Grace travelled with her cousin Monica to England in May 1913, where they visited Cora Wilding, who was studying art at Bushey in Hertfordshire, stayed with their uncle, the Reverend George Grace in Stanstead Abbotts, and met up with Grace's brother Richard, who was studying medicine at the University of Edinburgh. At some point prior to the trip or during it, Grace became engaged to Anthony Wilding, but told her siblings that she called it off. She returned to New Zealand alone in 1914.

== Teaching career ==
Despite not having finished university, Grace attained a position at St Hilda's Collegiate in Dunedin from 1915 to teach the fourth form, tennis and singing. By 1921, having seen colleagues leave St Hilda's to teach in schools in Burma, Australia, and London, Grace decided she would travel to the mother house of the Sisters of the Church in Kilburn, London, to become a religious sister.

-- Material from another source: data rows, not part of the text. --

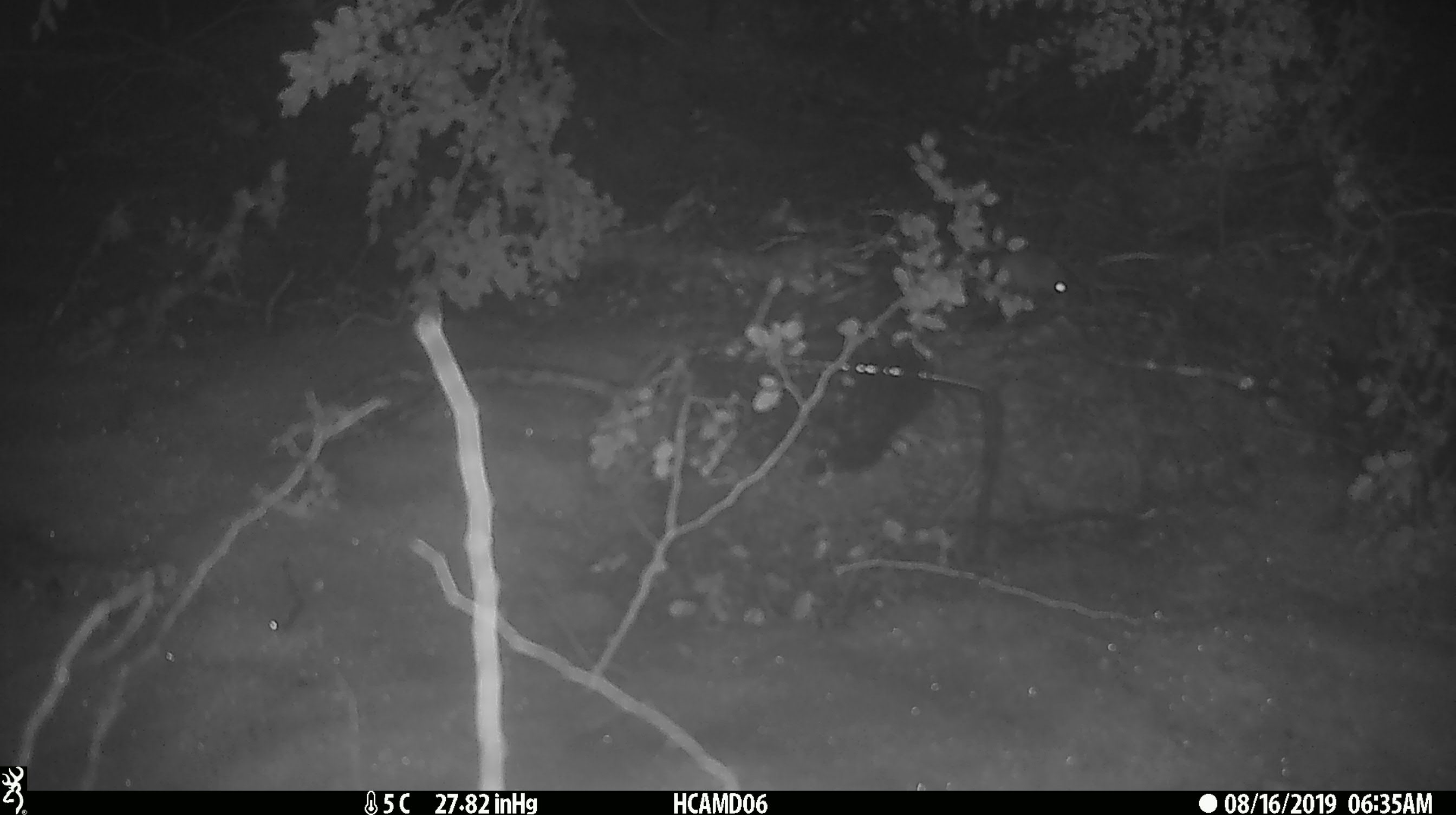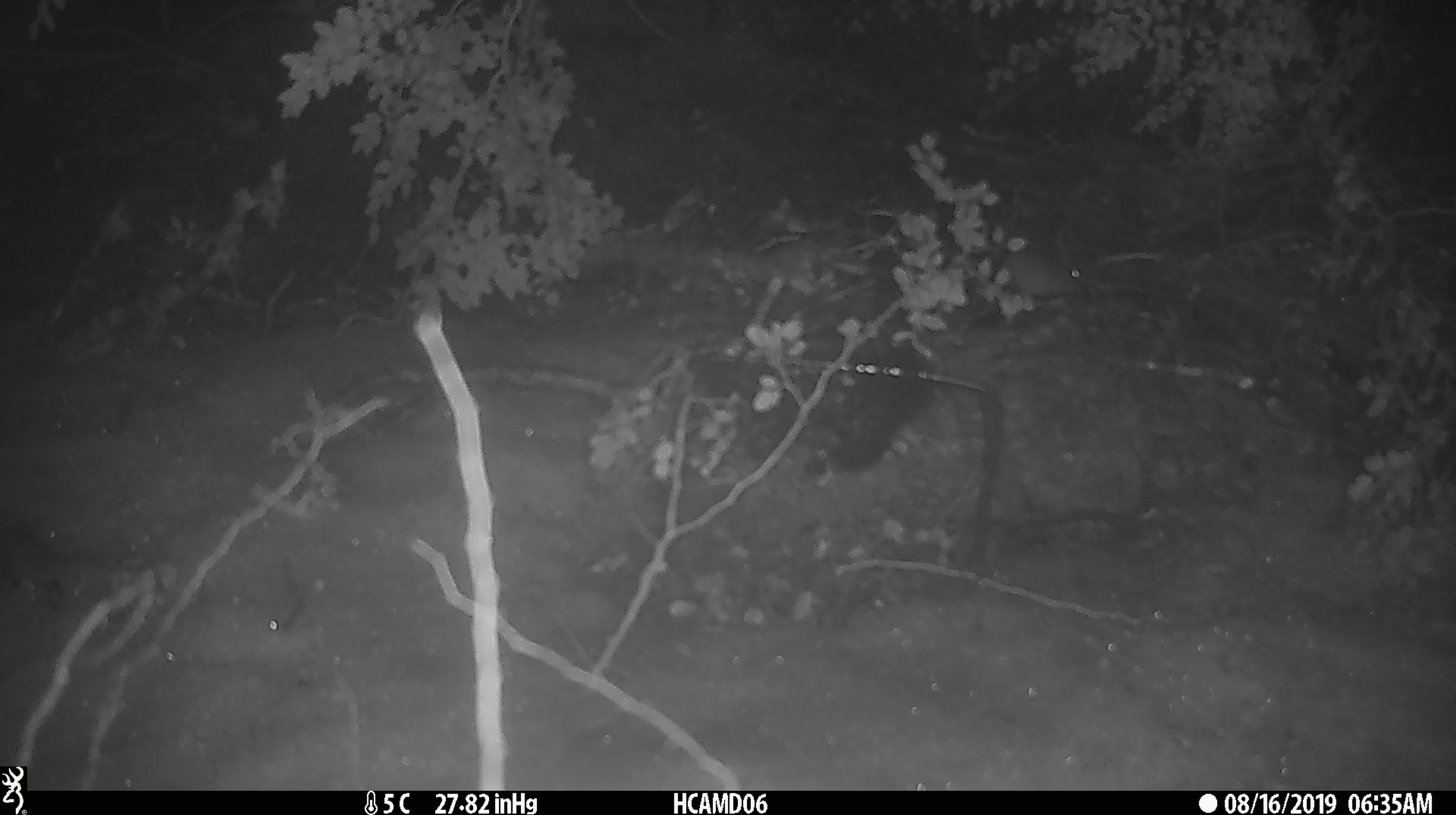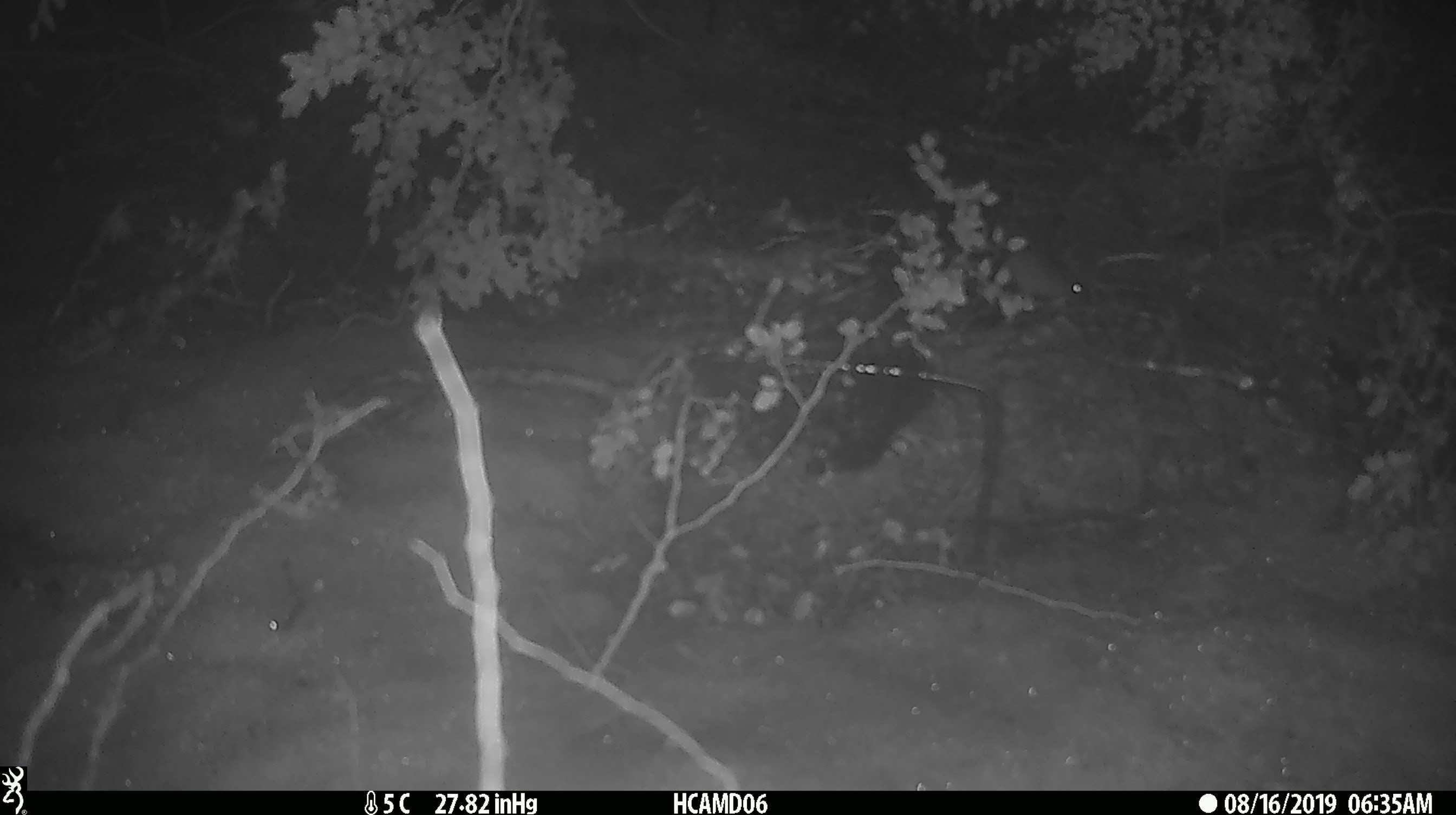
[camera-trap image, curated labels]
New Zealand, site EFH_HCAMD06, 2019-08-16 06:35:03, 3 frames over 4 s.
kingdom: Animalia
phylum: Chordata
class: Mammalia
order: Rodentia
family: Muridae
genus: Mus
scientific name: Mus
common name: mouse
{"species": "mouse (Mus)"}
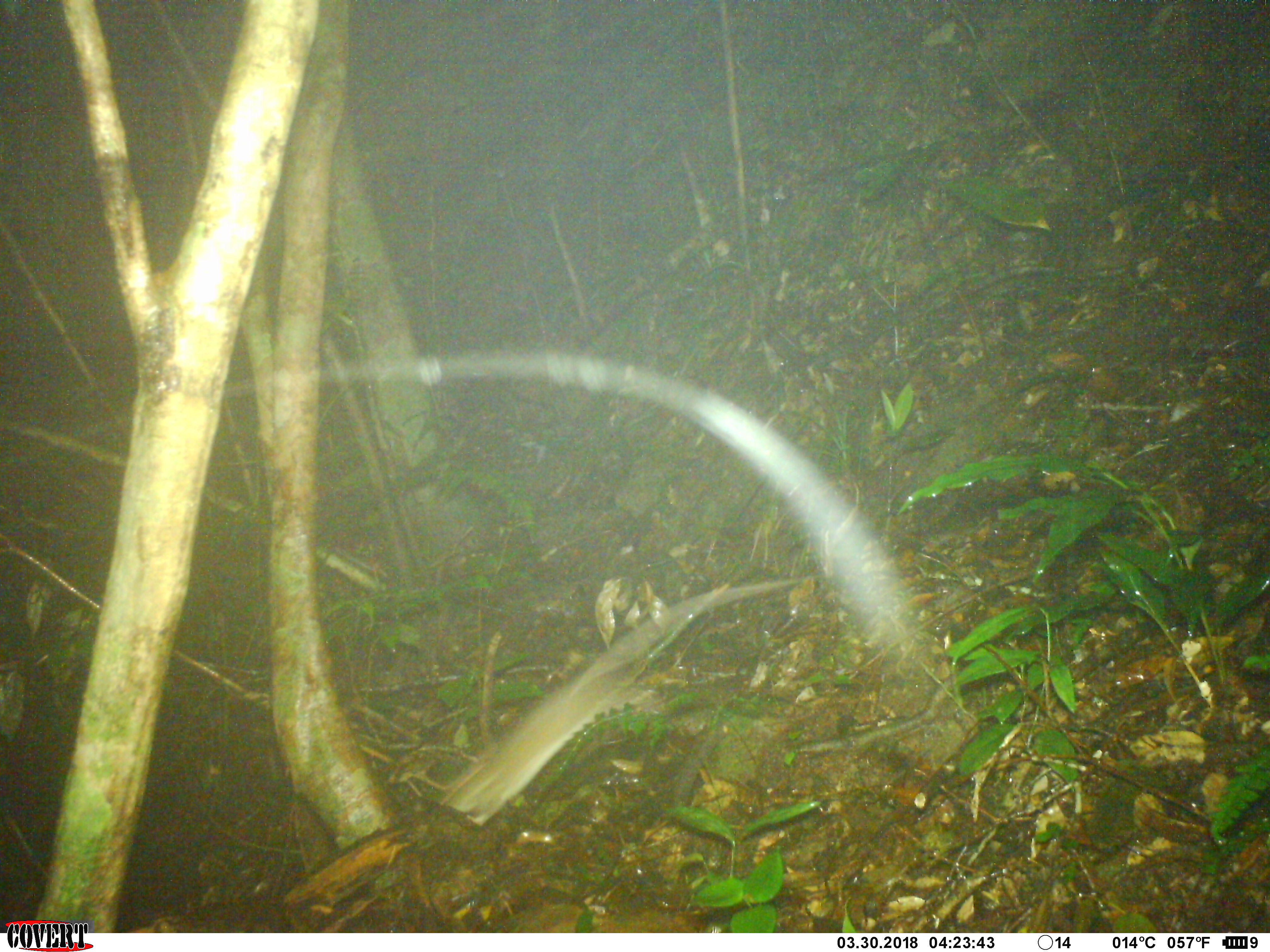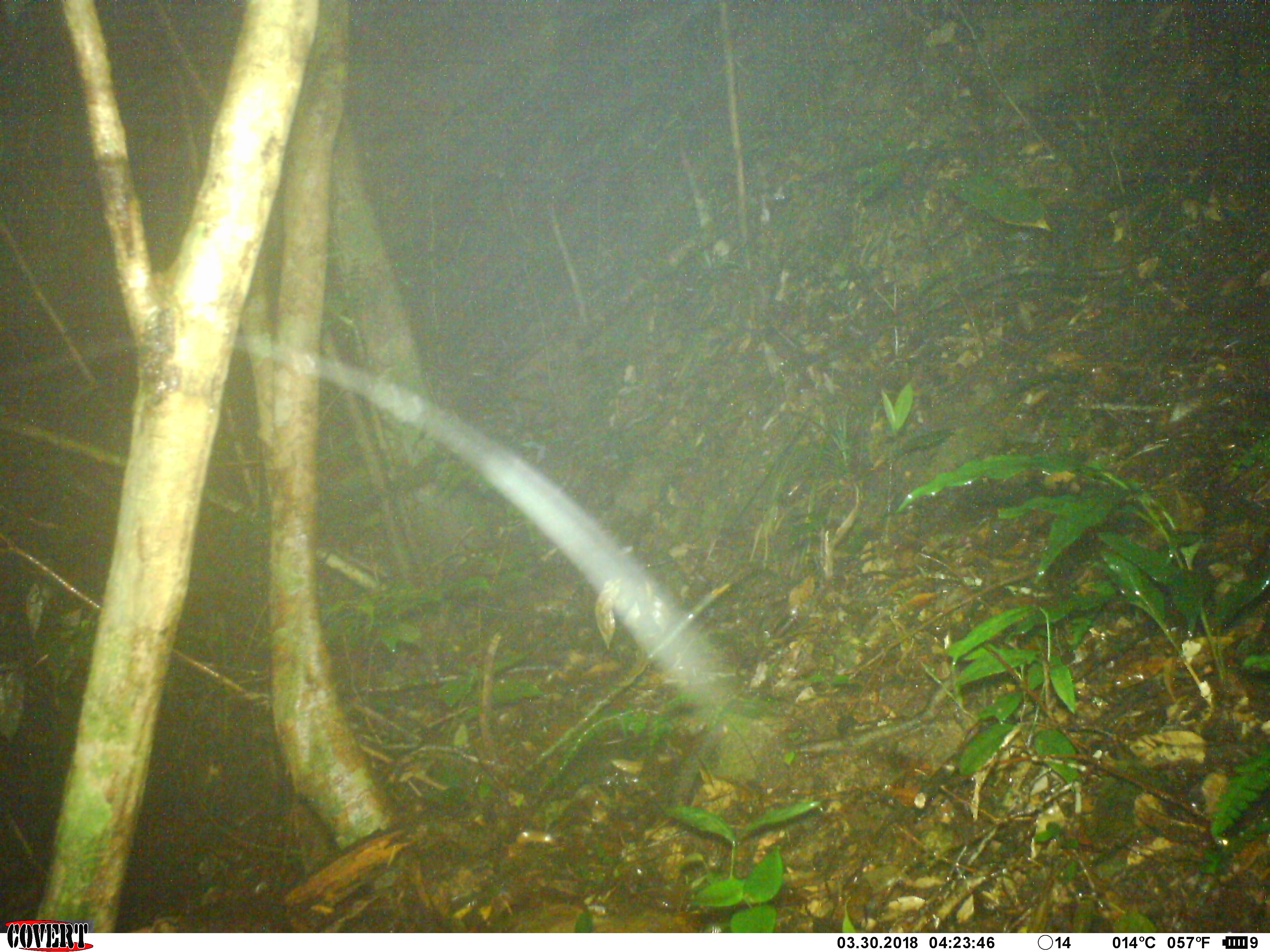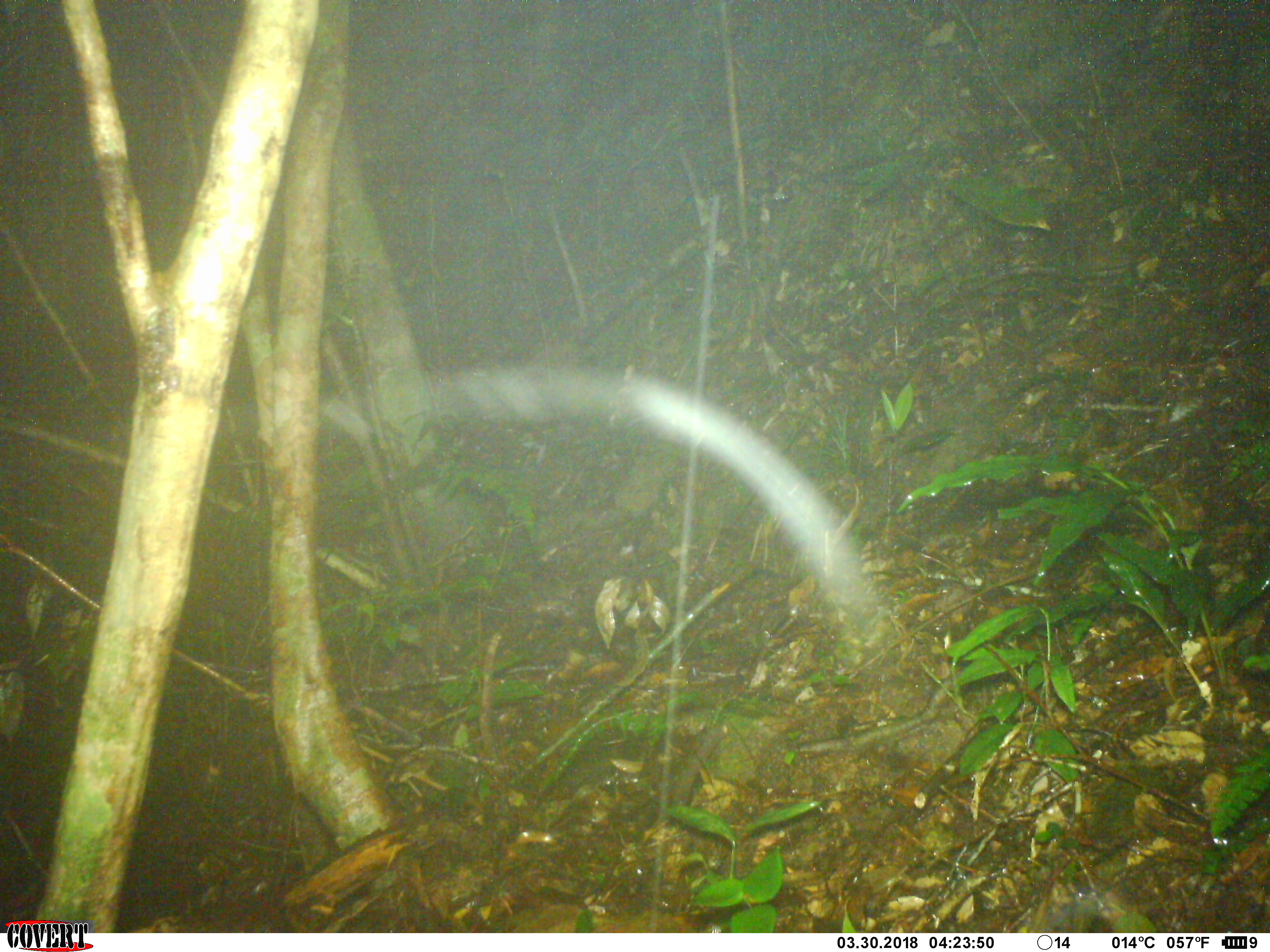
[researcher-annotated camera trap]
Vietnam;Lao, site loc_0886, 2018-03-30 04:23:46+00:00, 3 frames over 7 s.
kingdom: Animalia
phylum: Chordata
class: Mammalia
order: Rodentia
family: Muridae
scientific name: Muridae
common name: old-world mice and rats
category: unidentified murid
Unidentified murid (old-world mice and rats) (Muridae). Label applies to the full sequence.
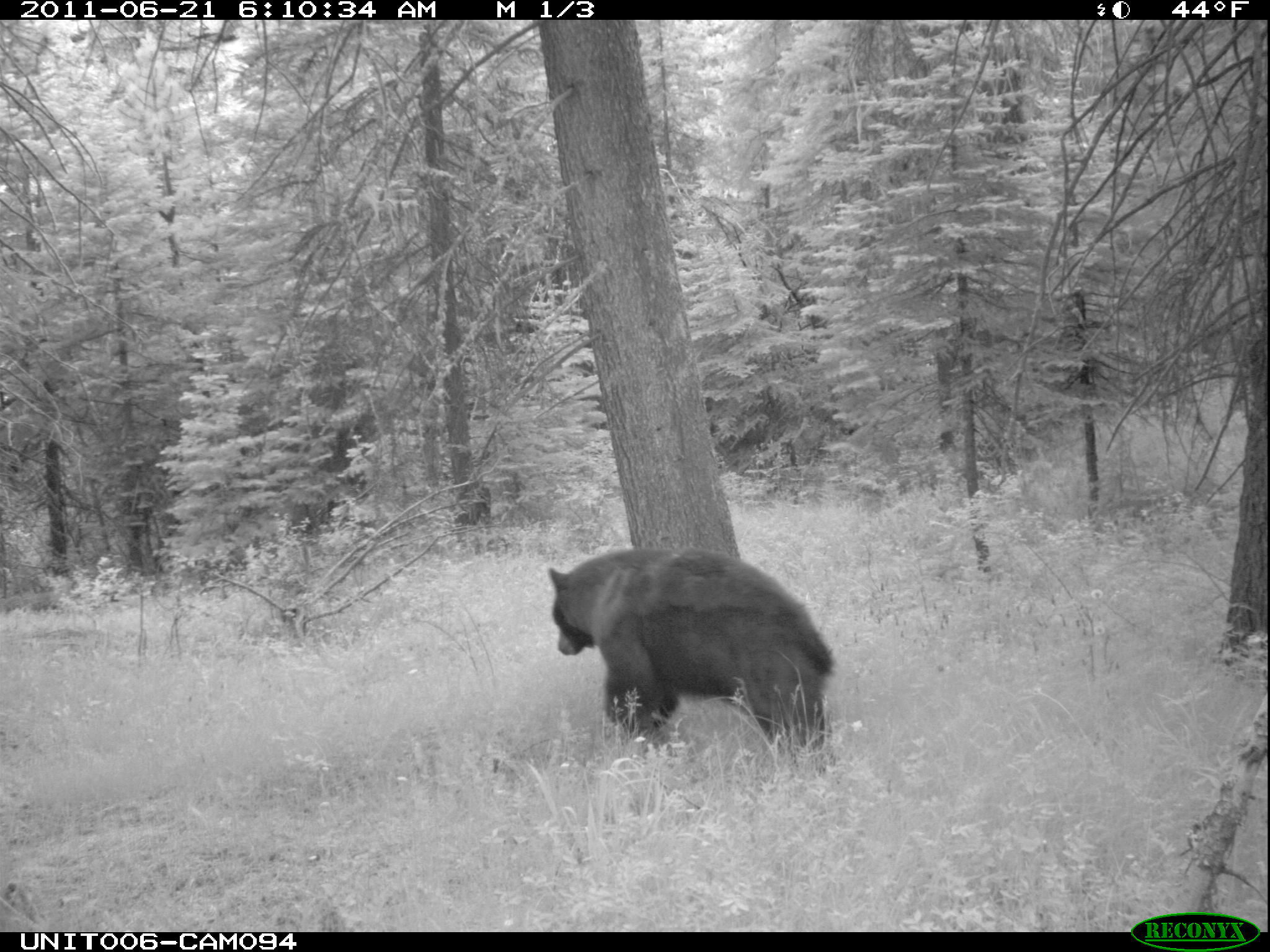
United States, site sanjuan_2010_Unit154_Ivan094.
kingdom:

Grace arrived at Kilburn in September 1922, and was received as a novice on 2 July 1924. The order encouraged Grace to finished her undergraduate degree, and she completed her Bachelor of Arts at distance through the Canterbury University College in 1926, having studied French, German and education, and also attained a blue for lawn tennis. This made her the first Māori woman to earn a university degree. In 1926, Grace enrolled at St Mary's College, in the University of London, where she graduated in 1927 with an MA with first-class honours in modern languages. She was awarded the Berlitz Diploma for studies in French, German and Spanish. On 7 September 1928, Grace was professed at Kilburn, under the name Sister Eudora, meaning Excellent Gift.

Grace was headmistress of St Hilda's Collegiate School in Paddington from 1928 until it closed in 1936. For three years, Grace took a break from teaching, and was at St Mary's Convalescent Home in Broadstairs, caring for sick children and orphans.

== Australia ==
In 1939 the order requested that she lead the order's school in Melbourne. She was remembered by her former pupils as "so approachable, so human but not one of us ever doubted her strength or control of a situation". Grace remained as headmistress of St Michael's School in Melbourne until her death in 1944.

In November 1943, Grace returned to New Zealand to visit family, and arranged for them to purchase a house in Devonport for her retirement. However shortly after her return to Melbourne, she was diagnosed with cancer. She died on 20 June 1944 and was interred at Box Hill Cemetery in Melbourne.

== Legacy ==
Cora Wilding commissioned a carved wooden cup to be made by a Māori carver at the Dominion Museum. The Wene Grace Cup is awarded annually after the inter-Anglican girls' school speech competition. Wilding remembered her friend as "immensely popular, a splendid hockey captain, tennis champion, above all set an example of absolute integrity and a keen sense of honour – her word once given was never broken".

In 2017, Grace was selected as one of the Royal Society Te Apārangi's 150 women in 150 words, celebrating the contributions of women to knowledge in New Zealand.